General characteristics
- Tonnage: 14,983 GT; 1,674 DWT;
- Length: 194 m (636 ft)
- Beam: 20 m (66 ft)
- Height: 80 m (262 ft)
- Draught: 5.09 m (17 ft)
- Decks: 8
- Deck clearance: 20 ft (6.1 m)
- Installed power: Two diesel-electric engines and computer-operated sails
- Sail plan: Staysail schooner, ca. 26,000 sq ft (2,400 m^{2}) in seven triangular Dacron self-furled sails on five masts
- Speed: 10–15 knots (19–28 km/h; 12–17 mph)
- Capacity: 386 passengers
- Crew: 214

= Club Med 2 =

Computer-controlled staysail schooner

Club Med 2 is a five-masted computer-controlled staysail schooner owned and operated by Club Med and operated as a cruise ship. It combines the power of seven computer-operated sails with more traditional diesel-electric power, having four diesel generators that power two electric motors. Club Med 2 was launched in 1992 in Le Havre, France. Her sister ship Club Med 1 was sold to Windstar Cruises and renamed Wind Surf in 1998.

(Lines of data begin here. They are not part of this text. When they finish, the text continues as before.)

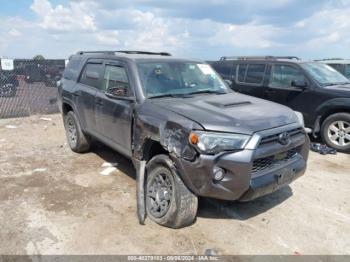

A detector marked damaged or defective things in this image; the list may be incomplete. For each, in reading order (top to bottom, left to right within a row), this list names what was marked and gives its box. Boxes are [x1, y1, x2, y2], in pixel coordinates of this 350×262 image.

cracked headlight [190, 130, 250, 155]
damaged front bumper [172, 123, 308, 201]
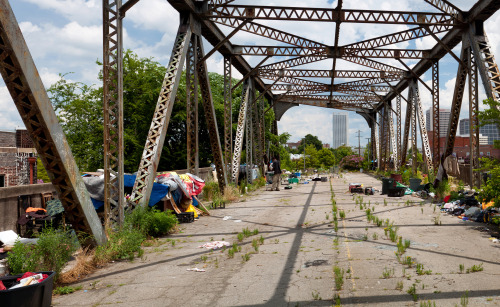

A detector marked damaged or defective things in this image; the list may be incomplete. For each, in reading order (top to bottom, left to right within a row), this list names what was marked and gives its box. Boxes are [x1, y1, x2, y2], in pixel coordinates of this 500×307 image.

rusted steel beam [0, 0, 105, 245]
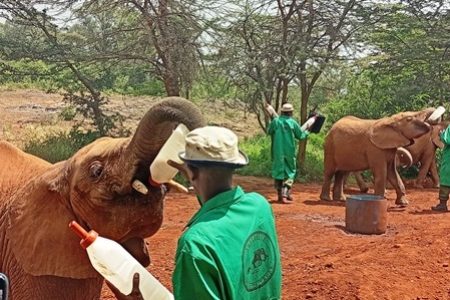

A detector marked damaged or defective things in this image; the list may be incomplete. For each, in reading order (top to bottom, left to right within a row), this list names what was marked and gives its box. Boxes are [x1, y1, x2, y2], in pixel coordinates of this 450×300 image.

rusty metal drum [346, 195, 388, 234]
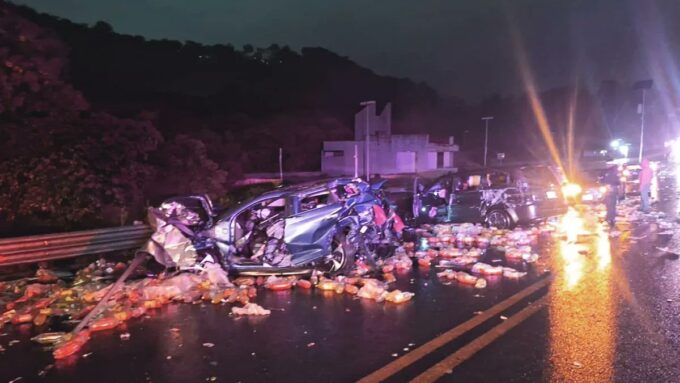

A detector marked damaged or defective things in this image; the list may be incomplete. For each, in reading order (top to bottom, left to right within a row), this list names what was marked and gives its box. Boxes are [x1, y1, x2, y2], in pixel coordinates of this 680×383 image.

crushed vehicle [140, 178, 402, 278]
severely damaged car [139, 179, 404, 276]
severely damaged car [412, 164, 564, 228]
crushed vehicle [412, 164, 564, 230]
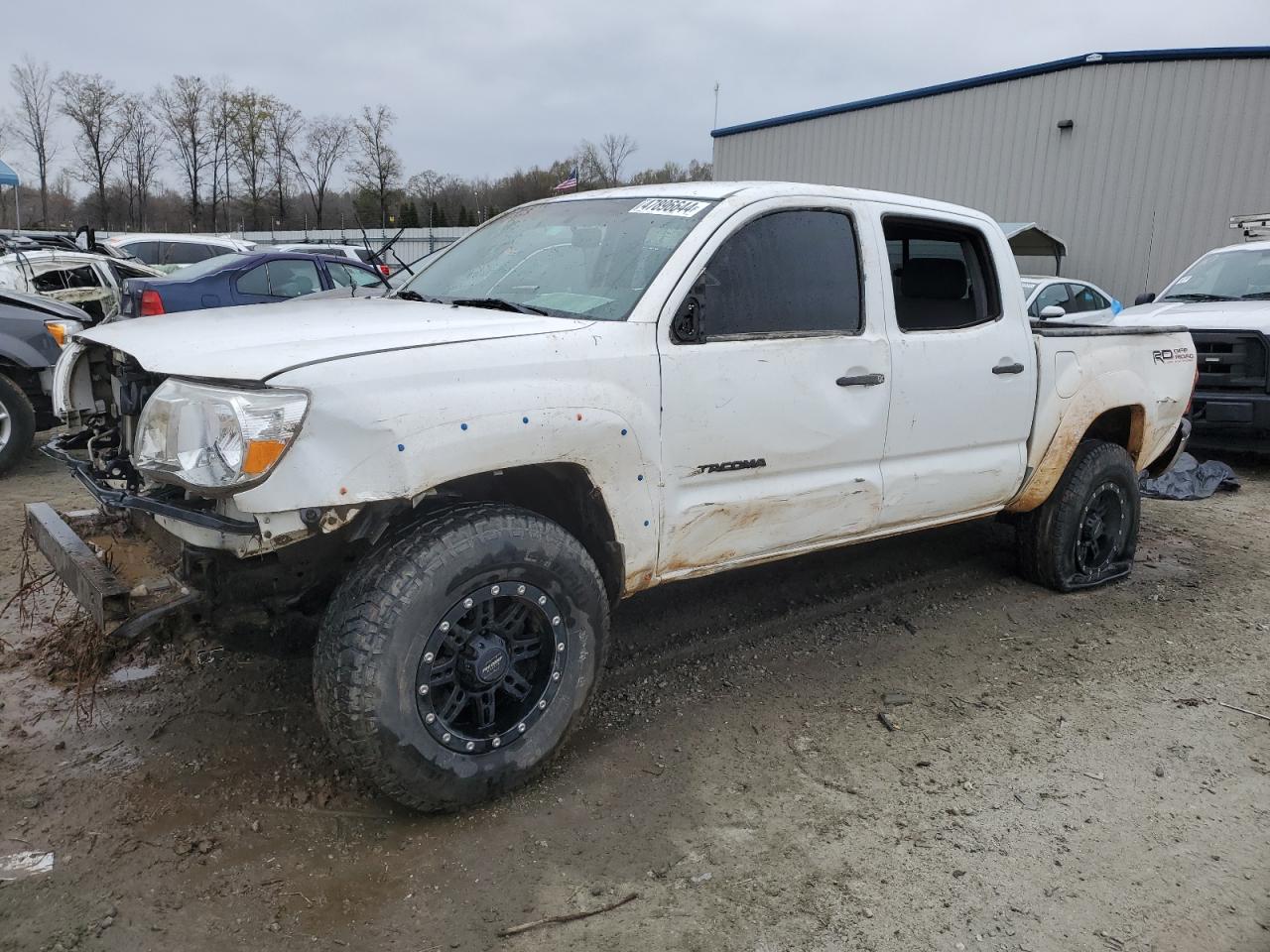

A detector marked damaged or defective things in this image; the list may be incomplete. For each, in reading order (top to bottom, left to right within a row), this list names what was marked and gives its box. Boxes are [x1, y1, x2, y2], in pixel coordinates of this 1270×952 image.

damaged vehicle [0, 286, 83, 472]
damaged vehicle [0, 247, 165, 325]
damaged vehicle [32, 184, 1199, 809]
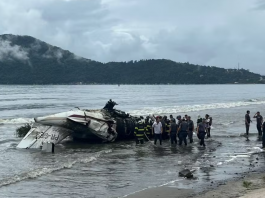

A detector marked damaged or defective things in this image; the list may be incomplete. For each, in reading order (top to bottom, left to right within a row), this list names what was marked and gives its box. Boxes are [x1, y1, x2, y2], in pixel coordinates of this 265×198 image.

crashed small airplane [17, 101, 138, 149]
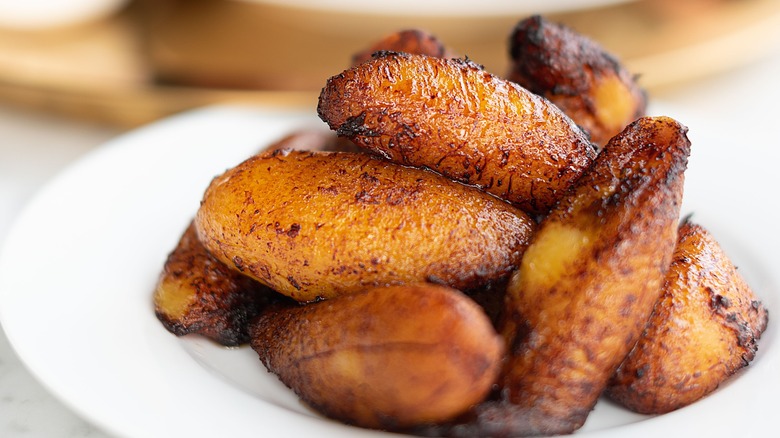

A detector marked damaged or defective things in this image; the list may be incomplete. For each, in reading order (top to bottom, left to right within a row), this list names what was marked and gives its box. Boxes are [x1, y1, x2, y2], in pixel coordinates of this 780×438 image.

The ship, one of the largest sailing cruise ships in the world, carrying up to 386 passengers with a crew of 214, sails the waters of the Mediterranean, Aegean Sea and Adriatic Sea in the summertime and the Caribbean in the winter, finding her way into anchorages larger cruise ships cannot reach. Transatlantic voyages are offered in the spring (eastbound) and fall (westbound).

The ship provides ballroom dancing, bridge and music, and sails at night making a stop each morning. A water sports deck can be deployed from the stern.

== History ==
The ship was based on Windstar Cruises' smaller 5,350-ton, 148-passenger Wind Star, Wind Spirit and Wind Song motor sailing yachts. All were built by Société Nouvelle des Ateliers et Chantiers du Havre, France.